[Three-dimensional morphologic examination of normal and diseased renal arterioles]
- PMID: 14686064
[Three-dimensional morphologic examination of normal and diseased renal arterioles]
Abstract
Introduction: Earlier publications show the endothelial fenestration at the juxtaglomerular part of the afferent arteriole facing mesangial and granular cells and finger-like protrusions of urinary space into the region of the lacis in experimental animals such as the rat, the mouse, and Tupaia belangery. In human kidney both the endothelial fenestration in the wall of the afferent arteriole and protrusions with filtration slits of urinary space into the lacis, were observed with remarkable heterogeneity. There was found the fenestrated entdothelium facing the reningranulated cells of Amphiuma kidney too. Arteriolosclerosis frequently occurs in IgA nephritis, and is the hallmark of benign nephrosclerosis. The quantitative ultrastructure of juxtaglomerular arterioles is not known in these disorders.

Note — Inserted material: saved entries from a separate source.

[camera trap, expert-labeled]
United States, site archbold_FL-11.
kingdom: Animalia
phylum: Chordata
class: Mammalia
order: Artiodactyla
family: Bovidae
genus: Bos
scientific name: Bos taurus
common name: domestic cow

Aims and methods: The aim of both studies was to characterize the arteriolar parameters using stereology. In normal kidney was the permeability studied along the full length of afferent arteriole using ferritin particles as indicator of permeability/fenestration. In renal biopsies from patients with IgA nephritis and patients with benign nephrosclerosis the afferent and efferent arterioles were examined. Age-matched living renal transplant donors were used as controls. The thickness of the media (myomedial cells plus the mátrix) and the thickness of the medial matrix were estimated. From these estimates, the mátrix/myomedia ratio was calculated.
Results: In the normal kidney the density of ferritin particles was high close to the glomerulus and decreased continuously similarly to the profile of renin distribution. There was a correlation between the length of ferritin-positive and renin-positive portions. Based on these results, the afferent arteriole, according to its endothelial permeability, can be divided into two distinct portions i.e. the permeable and the non-permeable, the length and ratio of which may be related to the actual renin formation. In IgA nephritis with normotension or hypertension, the afferent media and its components did not exhibit significant thickening compared with the controls, whereas in benign nephrosclerosis the afferent media and its layers were markedly and significantly thickened. The efferent media in IgA nephritis and benign nephrosclerosis displayed mild and significant thickening, with normotension.
Conclusion: The results indicate that the afferent arterioles are not the main sites of IgA nephritis-related arteriolosclerosis, and that benign nephrosclerosis represents different lesions. The stereological method was successfully used and provided essential information about the arterioles in both study.